The Labour leader will also pledge new safety checks to identify people at risk of hospitalisation and to recruit 5,000 new home care workers reported BBC.
There was an “iron curtain” between the NHS and social care, he told the BBC.
Meanwhile, with 100 days to go to the election, the Conservatives have been outlining plans to cut the benefits cap to pay for more apprenticeships.
All of the major parties have pledged what they say is enough money to maintain NHS services in the next Parliament after the general election.
The Conservatives say they would ring-fence and “protect” the NHS budget while the Liberal Democrats have promised to meet “in full” the £8bn extra NHS managers say is needed by 2020 and UKIP has said it would commit an extra £3bn a year to the service.
Labour have promised to keep the NHS ring-fence and spend an extra £2.5bn a year across the UK by the end of the next Parliament.
In a speech in Trafford, Greater Manchester on Tuesday, Mr Miliband will say the NHS faces “its most perilous moment” at May’s general election.
Labour’s previously-announced NHS pledges include 20,000 more nurses and providing cancer tests and results within a week.

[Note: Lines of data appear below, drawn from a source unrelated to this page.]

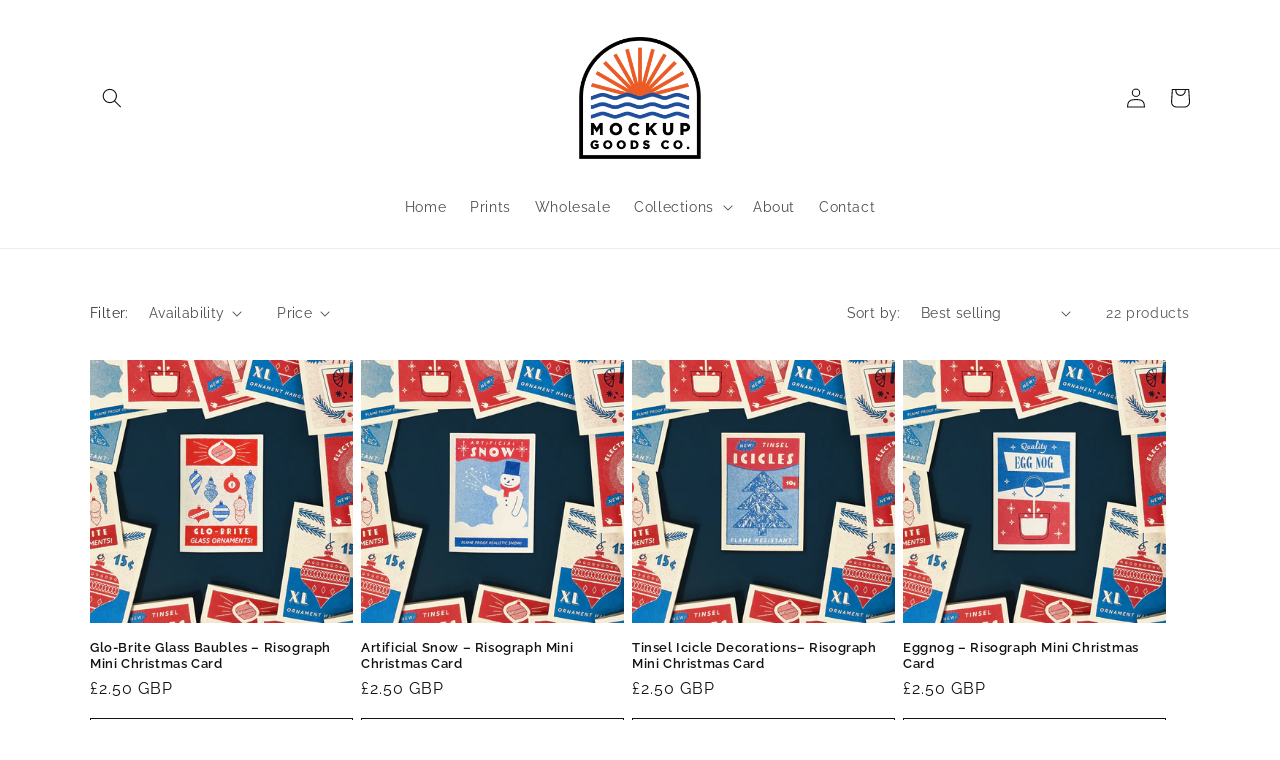

--- FILE ---
content_type: application/x-javascript; charset=utf-8
request_url: https://bundler.nice-team.net/app/shop/status/mockup-ink.myshopify.com.js?1770058640
body_size: -355
content:
var bundler_settings_updated='1673264153';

The 5,000 extra home care workers would treat terminally ill people in their own beds.
Mr Miliband will also spell out financial incentives for social care workers to spend more than 15 minutes on home visits.

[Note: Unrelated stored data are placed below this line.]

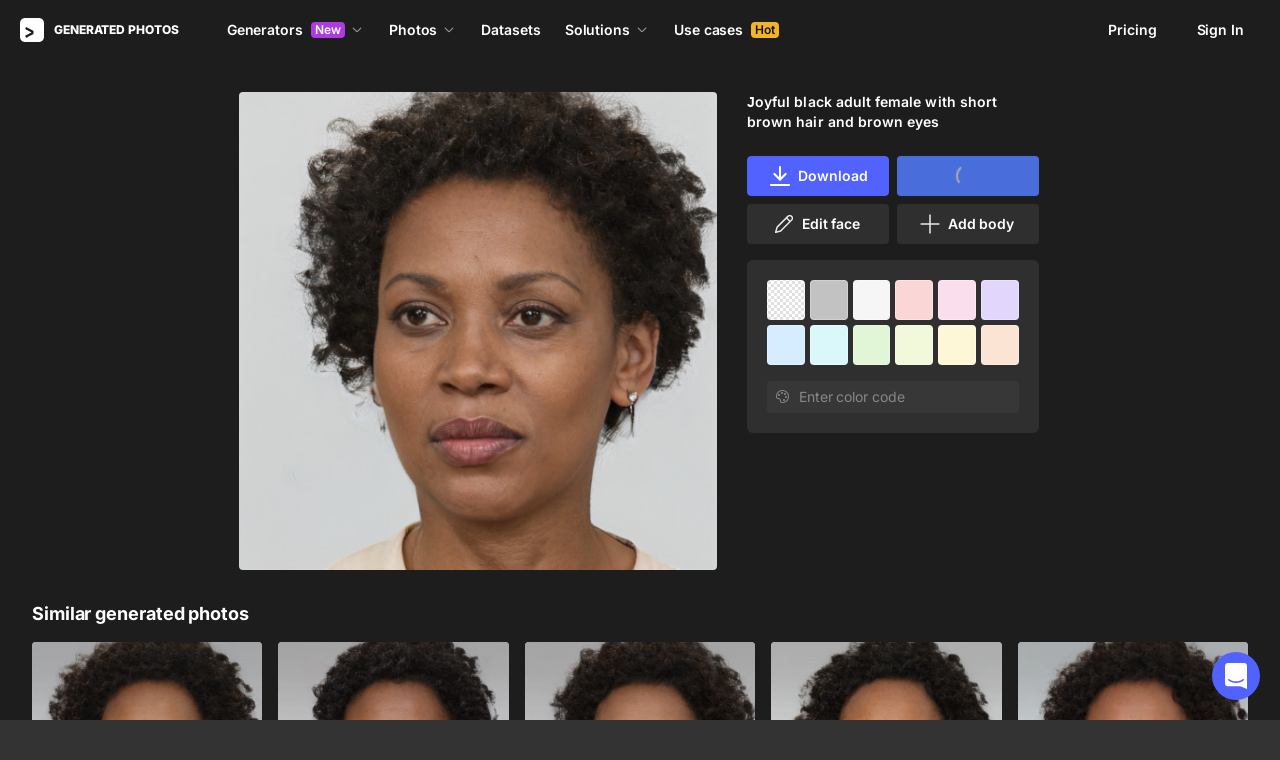

--- FILE ---
content_type: application/javascript
request_url: https://static.generated.photos/_nuxt/generated-photos/password-modal.0016e634e514553c8516.js
body_size: 1402
content:
!function(){try{var e="undefined"!=typeof window?window:"undefined"!=typeof global?global:"undefined"!=typeof self?self:{},t=(new Error).stack;t&&(e._sentryDebugIds=e._sentryDebugIds||{},e._sentryDebugIds[t]="102d6656-4bb4-40d4-9de4-d78922f725a5",e._sentryDebugIdIdentifier="sentry-dbid-102d6656-4bb4-40d4-9de4-d78922f725a5")}catch(e){}}(),(window["webpackJsonp"]=window["webpackJsonp"]||[]).push([[123],{"3Dxw":function(e,t,a){"use strict";a.d(t,"a",(function(){return s["h"]}));var s=a("pqln");a("aBVO"),a("Kw5r")},"JqU/":function(e,t,a){var s=a("JPst")((function(e){return e[1]}));s.push([e.i,"@keyframes spin-42c24a8e{0%{transform:rotate(0)}to{transform:rotate(1turn)}}[data-v-42c24a8e] .app-modal.set-password-modal{max-width:100%;width:500px}[data-v-42c24a8e] .app-modal.set-password-modal .title{color:#fff;font-size:24px;font-weight:700;line-height:32px;margin-bottom:16px}[data-v-42c24a8e] .app-modal.set-password-modal .text{margin-bottom:16px}[data-v-42c24a8e] .app-modal.set-password-modal button{margin-top:24px}[data-v-42c24a8e] .app-modal.set-password-modal .server-error{margin-top:16px}",""]),s.locals={},e.exports=s},Nwob:function(e,t,a){var s=a("JqU/");s.__esModule&&(s=s.default),"string"==typeof s&&(s=[[e.i,s,""]]),s.locals&&(e.exports=s.locals);(0,a("SZ7m").default)("3f72f467",s,!0,{sourceMap:!1})},cJ0W:function(e,t,a){"use strict";a("Nwob")},qs0u:function(e,t,a){"use strict";a.r(t);var s=a("Kw5r"),o=a("3Dxw"),r=a("nGIW"),n=Object(s["defineComponent"])({__name:"gpSetPasswordModal",setup(e){const{$store:t,$modal:a}=Object(o["a"])(),n=Object(s["ref"])(!1),d=Object(s["ref"])(""),l=Object(s["ref"])(""),i=Object(s["ref"])((()=>{}));let u=!1;const c=Object(s["computed"])((()=>{var e;return(null===(e=t.getters["authService/user"])||void 0===e?void 0:e.email)||""})),p=Object(s["computed"])((()=>`${c.value?`Your login is ${c.value}. `:""}Set your password, and we'll be good to go:`));function v(){d.value="",l.value="",n.value=!1}return{__sfc:!0,$store:t,$modal:a,loading:n,password:d,serverError:l,onPasswordSet:i,restoreAccountNeeded:u,userEmail:c,welcomeMessage:p,resetState:v,showHandler:function(e){v(),u=e.restoreAccountNeeded||!1,i.value=e.onPasswordSet||(()=>{})},submit:async function(){if(!n.value){n.value=!0,l.value="";try{var e;u&&await t.dispatch("authService/restoreUser"),await t.dispatch("authService/refresh"),await t.dispatch("authService/changePassword",{newPassword:d.value,token:null===(e=t.getters["authService/tokens"])||void 0===e?void 0:e.accessToken}),a.hide("setPassword"),i.value()}catch(e){var s,o;e.isAxiosError?l.value=(null==e||null===(s=e.response)||void 0===s||null===(o=s.data)||void 0===o?void 0:o.message)||"Something went wrong":l.value=(null==e?void 0:e.message)||"Something went wrong"}finally{n.value=!1}}},GpButton:r["default"]}}}),d=(a("cJ0W"),a("KHd+")),l=Object(d["a"])(n,(function(){var e=this,t=e._self._c,a=e._self._setupProxy;return t("app-modal",{attrs:{name:"setPassword","content-class":"set-password-modal","can-close":!1},on:{shown:a.showHandler}},[t("div",{staticClass:"title"},[e._v("Welcome!")]),e._v(" "),t("div",{staticClass:"text"},[e._v(e._s(a.welcomeMessage))]),e._v(" "),t("form",{on:{submit:function(e){return e.preventDefault(),a.submit.apply(null,arguments)}}},[t("input",{directives:[{name:"model",rawName:"v-model",value:a.password,expression:"password"}],staticClass:"form-input",attrs:{type:"password",name:"password",placeholder:"Password",required:"",minlength:"8"},domProps:{value:a.password},on:{input:function(e){e.target.composing||(a.password=e.target.value)}}}),e._v(" "),t(a.GpButton,{attrs:{loading:a.loading}},[e._v("Set password")]),e._v(" "),t("div",{directives:[{name:"show",rawName:"v-show",value:a.serverError,expression:"serverError"}],staticClass:"server-error"},[e._v("Error: "+e._s(a.serverError))])],1)])}),[],!1,null,"42c24a8e",null);t["default"]=l.exports}}]);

Limiting visits to 15 minutes is “a symbol of what has gone wrong in the NHS where failure and false economies threaten the financial future of the service”, Mr Miliband will say.
Labour said care workers often had to choose between preparing a meal for people they are visiting or taking them to the toilet because of time constraints.
The party is putting the NHS at the heart of its bid to win the general election, which is 100 days away.
Mr Miliband told BBC Breakfast that the election represented a “big fight for the future of the NHS” and that the Conservatives had betrayed promises made in 2010.
He rejected suggestions his blueprint was another top-down reorganisation, saying it was a considered plan to “join up services from home to hospital”.
“It is not about the NHS standing still but being changed,” he said.
The health service, he said, had lost a million bed hours last year because there was no-where for elderly patients to go once they were discharged and increased support for home care would save money elsewhere in the system.
“A £50 grab rail in a home can be a life saver or at least stop elderly people ending up in hospital,” he said.
The £2.5bn in funding to support the extra care professionals, as well as additional doctors, nurses and midwives, would be “raised swiftly” once Labour came to power, he insisted.